Table 1 shows the chemical analysis obtained for the various samples (feed and treated samples) at different reaction conditions.

Table 1: Chemical analysis of petroleum refinery effluent at 0,0247 g/cm 2 C03O4 and various concentrations of PMS

Example 5: Poultry abattoir effluent, Co 3 O 4 /peroxymonosulfate

In another experiment, the method of the present invention was tested with an industrial effluent obtained, from a poultry abattoir. The effluent was raw and no pre-treatment or filtration was done prior to treatment with the method of the present invention. After the treatment, the product samples as well as the feed sample was analysed by an independent laboratory.

The process was successful using the cobalt oxide oxidizing agent activator at a load of 0,0247 g/cm 2 in combination with PMS as the oxidizing agent. A maximum COD removal of 73% was achieved, corresponding to a 2425 mg/L breakdown of COD. Figure 9 shows a graphical representation of the COD removal achieved for the poultry waste feed at the various concentrations of oxidizing agent, with a constant oxidizing agent activator (Co 3 O 4 ) loading of 0,0247 g/cm 2 .
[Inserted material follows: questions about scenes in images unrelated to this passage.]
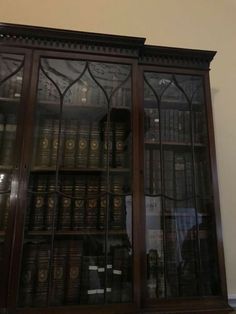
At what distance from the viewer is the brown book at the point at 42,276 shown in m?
1.15

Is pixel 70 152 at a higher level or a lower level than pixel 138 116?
lower

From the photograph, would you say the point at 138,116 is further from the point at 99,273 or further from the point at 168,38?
the point at 168,38

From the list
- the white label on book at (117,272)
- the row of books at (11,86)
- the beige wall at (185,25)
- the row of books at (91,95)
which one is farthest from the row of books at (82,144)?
the beige wall at (185,25)

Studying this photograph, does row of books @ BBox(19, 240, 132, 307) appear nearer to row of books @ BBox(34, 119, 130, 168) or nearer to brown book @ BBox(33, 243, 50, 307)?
brown book @ BBox(33, 243, 50, 307)

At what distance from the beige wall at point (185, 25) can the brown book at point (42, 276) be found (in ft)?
3.82

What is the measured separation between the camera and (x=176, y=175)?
1424mm

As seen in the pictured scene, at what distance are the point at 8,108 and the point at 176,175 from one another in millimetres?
959

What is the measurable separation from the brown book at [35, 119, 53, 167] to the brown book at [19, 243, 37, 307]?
0.40 metres

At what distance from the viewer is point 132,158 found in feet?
4.38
As can be seen from Figure 9, the presence of oxidizing agent activator increases the colour change by 35 % at an oxidizing agent concentration of 3 g/L PMS, and by 50 % at a concentration of 4 g/L PMS. The 1 g/L increase in PMS (from 3 g/L to 4 g/L) increased the colour change by 15%. The turbidity is also decreased by 85 % at a 4 g/L PMS concentration and by 40 % for a 3 g/L PMS concentration.

Table 2 below represents the chemical analysis done on the waste feed and treated poultry effiuent. The sulfate and chlorine concentration is increased as the PMS concentration is increased.
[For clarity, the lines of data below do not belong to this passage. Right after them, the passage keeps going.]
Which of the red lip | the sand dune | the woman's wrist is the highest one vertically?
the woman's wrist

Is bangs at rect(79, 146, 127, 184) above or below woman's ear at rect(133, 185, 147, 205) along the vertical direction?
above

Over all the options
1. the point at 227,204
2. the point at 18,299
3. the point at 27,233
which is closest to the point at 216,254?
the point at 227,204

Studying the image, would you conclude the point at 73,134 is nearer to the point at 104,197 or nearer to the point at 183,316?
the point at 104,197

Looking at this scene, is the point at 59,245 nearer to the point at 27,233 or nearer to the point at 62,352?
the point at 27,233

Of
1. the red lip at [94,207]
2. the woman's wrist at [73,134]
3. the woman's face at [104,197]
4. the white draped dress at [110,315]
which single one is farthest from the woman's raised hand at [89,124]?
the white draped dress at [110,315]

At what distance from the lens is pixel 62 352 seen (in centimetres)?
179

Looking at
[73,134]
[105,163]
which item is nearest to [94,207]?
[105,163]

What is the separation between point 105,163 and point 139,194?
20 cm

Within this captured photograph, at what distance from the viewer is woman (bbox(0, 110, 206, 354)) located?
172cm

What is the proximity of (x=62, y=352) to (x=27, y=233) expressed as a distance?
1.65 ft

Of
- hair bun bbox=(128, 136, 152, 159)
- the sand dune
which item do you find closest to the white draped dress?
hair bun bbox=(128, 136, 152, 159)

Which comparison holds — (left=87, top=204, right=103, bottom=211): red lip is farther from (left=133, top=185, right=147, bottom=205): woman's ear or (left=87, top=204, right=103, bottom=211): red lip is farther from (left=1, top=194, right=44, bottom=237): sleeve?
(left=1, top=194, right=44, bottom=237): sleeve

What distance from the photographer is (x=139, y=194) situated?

Table 2: Chemical analysis of poultry effluent at 0,0247 g/cm 2 C0 3 O 4 and various concentrations of PMS

Comparative Example A: Model dye and textile effluent

The reaction between iron and hydrogen peroxide is known as the Fenton's reaction and is a well-known method for the breakdown of organic dye contaminants.

Iron oxide (Fe 2 O 3 ) and iron oxyhydroxide (β-FeOOH) was utilized as the oxidizing agent activator in combination with hydrogen peroxide as the oxidizing agent in a reactor setup similar to that used in the above described experiments. The degradation curve is represented below. A catalyst loading of 0,0247 g/cm 2 was used with 20 ml of 30 % hydrogen peroxide at 40 ml/min.

For the iron oxyhydroxide catalyst the methyl orange model dye was used and for the iron oxide, the industrial textile plant effluent was used. As can be seen from the Figure 10, the utilization of Fenton's reaction was ineffective compared to the method of the present invention. No degradation of the effluent occurred. One possible explanation for these results is that the reaction between the iron source and the hydrogen peroxide is not as rapid enough at the specific system parameters to produce the hydroxyl radicals required for the degradation of the dye.

This above description of some of the illustrative embodiments of the invention is to indicate how the invention can be made and carried out. Those of ordinary skill in the art will know that various details may be modified thereby arriving at further embodiments, but that many of these embodiments will remain within the scope of the invention.